### PASSAGE PROVIDED
School  chugged along  until a day at the end of November when  the boys and girls gym classes were combined so we could learn square dancing.  I liked the way everybody got a turn to dance with everybody, but just as my turn came up to dance with the girl I had my eye on, an announcement came over the public address system to tell us that President Kennedy had been shot.

My dad came by to get my sister and me that weekend, and we watched the funeral on Mop Mop’s T.V. Dad started crying during the ceremony and I asked him why. “You didn’t even like Kennedy.  Why are you so sad about him being dead?”  He took me by the shoulders and answered emphatically.  “When a President of the United States is assassinated, it doesn’t matter what you thought of him, it is a national tragedy.”

Although I wasn’t in drama class, I  auditioned for the school play and got the lead role because I played the cornet and the play opened with the kid blowing some notes into the phone to impress a girl on the other end.  It had been written in the 1930’s and was called “Make Room For Rodney.”  I can’t remember a thing about it except for playing the first bars from “Blues in the Night” and then hollering egotistically into the phone.

We performed the play at in the middle of December and I got razzed by a lot of the guys in the hall for being in it.  Later, on a Monday afternoon right before Christmas vacation, a girl came up to me in the cafeteria and asked why I hadn’t been to school the previous Friday. I told her I hadn’t been feeling well so had stayed in bed and read Harold Robbins’ “The Carpetbaggers,”  and she answered that she hoped I was feeling better.  After I told her that I was, she said she had been planning to ask me if I wanted to go with her family to the drive-in movies that weekend. I asked her what was playing and she told me “In Harm’s Way.” I couldn’t imagine going to see a war movie with a girl, so I just walked away without saying anything, and she went back to the table where her friends were and she never spoke to me again.

It was unusual  to be approached like that, because hardly any  of the seventh grade girls wanted anything to do with the seventh grade boys. They were all hanging around with guys in the eighth or ninth grade.  But when I got to the ninth grade, all the girls had boyfriends in high school.  It seemed I never got old enough to do anything.

A movie theater opened sometime after the first of the year.  It was a warehouse of a building called the Lynn Twin because it was split into two auditoriums. It was set alongside Aurora Avenue, which was the primary interstate thoroughfare before the freeway was built. In order to get there, I had to be driven by new new-stepfather, and often would be asked to take my little sister along with me.

I liked taking my sisters to the movies, having been doing it since the oldest among them, who was four years younger than me, had the interest to come along.  As the other girls got older, I started taking them as well.  My older sister was usually too busy with her boyfriends to take them, but  before she discovered boys, she would frequently have charge over me at some parent-sanctioned event, such as Walt Disney’s “White Wilderness.”

### WORK ORDER 1
List every title that appears in quotation marks in the seventh-grade memoir.
### WORK ORDER 2
Please repeat the seventh-grade memoir word for word, starting with "We performed the" and going on through "to me again.".
### WORK ORDER 3
Give what comes next in the seventh-grade memoir, picking up after its last sentence.
The records have no role in any of this.

### EXERCISE DATA
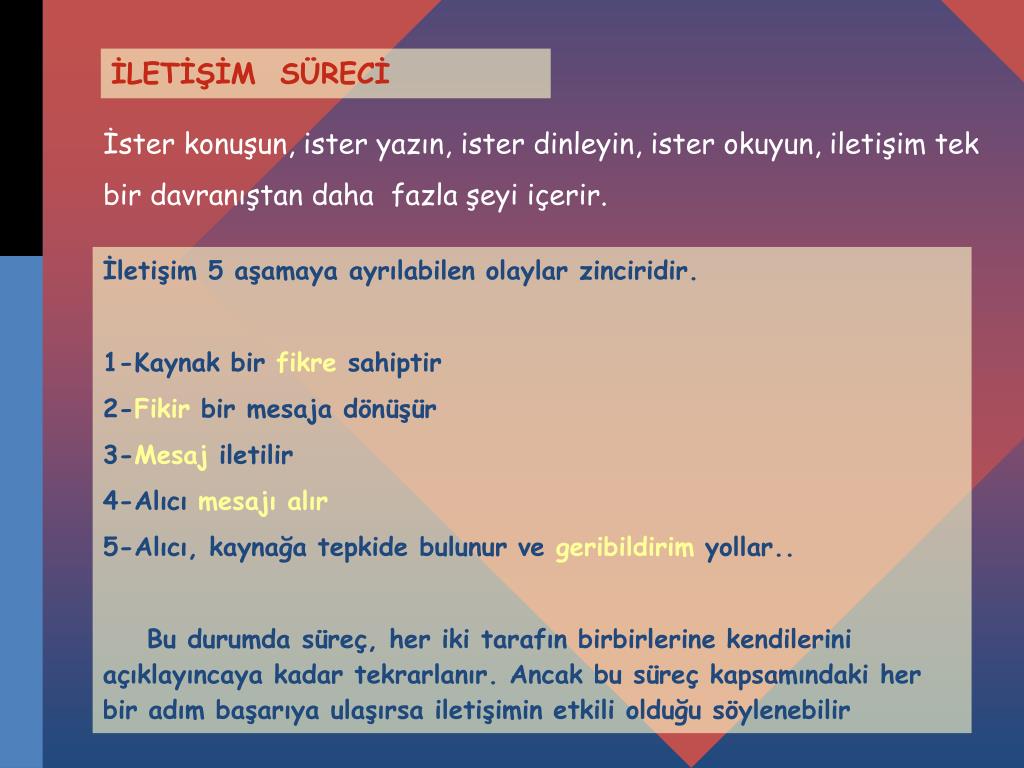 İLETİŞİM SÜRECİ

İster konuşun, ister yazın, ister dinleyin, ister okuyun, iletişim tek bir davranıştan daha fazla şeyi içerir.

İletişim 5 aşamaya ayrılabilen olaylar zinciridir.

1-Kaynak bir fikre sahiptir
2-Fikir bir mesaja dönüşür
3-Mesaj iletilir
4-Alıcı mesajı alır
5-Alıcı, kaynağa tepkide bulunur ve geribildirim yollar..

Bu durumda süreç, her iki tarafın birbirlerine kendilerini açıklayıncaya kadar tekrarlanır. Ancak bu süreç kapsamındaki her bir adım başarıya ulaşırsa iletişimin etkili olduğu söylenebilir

### EXERCISE OUTPUT 1
"Make Room For Rodney"
"Blues in the Night"
"The Carpetbaggers"
"In Harm’s Way"
"White Wilderness"

### EXERCISE OUTPUT 2
We performed the play at in the middle of December and I got razzed by a lot of the guys in the hall for being in it.  Later, on a Monday afternoon right before Christmas vacation, a girl came up to me in the cafeteria and asked why I hadn’t been to school the previous Friday. I told her I hadn’t been feeling well so had stayed in bed and read Harold Robbins’ “The Carpetbaggers,”  and she answered that she hoped I was feeling better.  After I told her that I was, she said she had been planning to ask me if I wanted to go with her family to the drive-in movies that weekend. I asked her what was playing and she told me “In Harm’s Way.” I couldn’t imagine going to see a war movie with a girl, so I just walked away without saying anything, and she went back to the table where her friends were and she never spoke to me again.

### EXERCISE OUTPUT 3
That was 1958, and my dad drove us there and dropped us off.  We had to wait in line for almost three hours, as the next show was sold out.  Consider that the theater held 1,500, and you will get an idea of how popular  Disney pictures were back then.

Northgate was the country’s first open air shopping mall.  It had an Indian theme, and there was a big totem pole at the Northern entrance.  One of the things that mystified me about the theater was a section that was enclosed in glass.  I later learned this was the crying room, where mothers sat with  their crybaby kids.

My dad was always late picking us  up from the movies, usually because he would stop to have a beer at the tavern on the way and he could never have just one.  There were times we waited for hours outside a theater before he finally showed up.  This new stepfather was always on time, an attribute that did not make me like him any better,

My sister and I saw a Robert Mitchum movie at the Lynn Twin called “Man in the Middle.” Neither of us  got much out of it, but Keenan Wynn had one line that became a staple around the house.  He was playing a soldier accused of murdering a British officer in India near the beginning of World War Two.  Mitchum was the officer assigned to his defense.  “You make me want to throw up,” he said in answer to something Mitchum said.  I don’t remember  why he said it,  but we sure had fun saying it to each other  in the months after seeing  the movie.

We got a lot more out of the ”The Miracle Worker,” which we had seen the year before, shortly after being schooled with the blind children at John Hay.  That movie not only gave us some empathy for    the handicapped,  but lent us many gestures to imitate in play, especially  one in which Helen Keller curled her fingers and back-handed the side of her head.  We used to do that when we wanted to irritate our mother.

It was sometime in the Spring that our English teacher told us we had to write an essay for a national contest.  Remembering that movie about Helen Keller, I decided to read some books to find out more about her because I thought she would make a good subject.  My essay won the prize, but I didn’t get anything.  The prize went to the school, not the student.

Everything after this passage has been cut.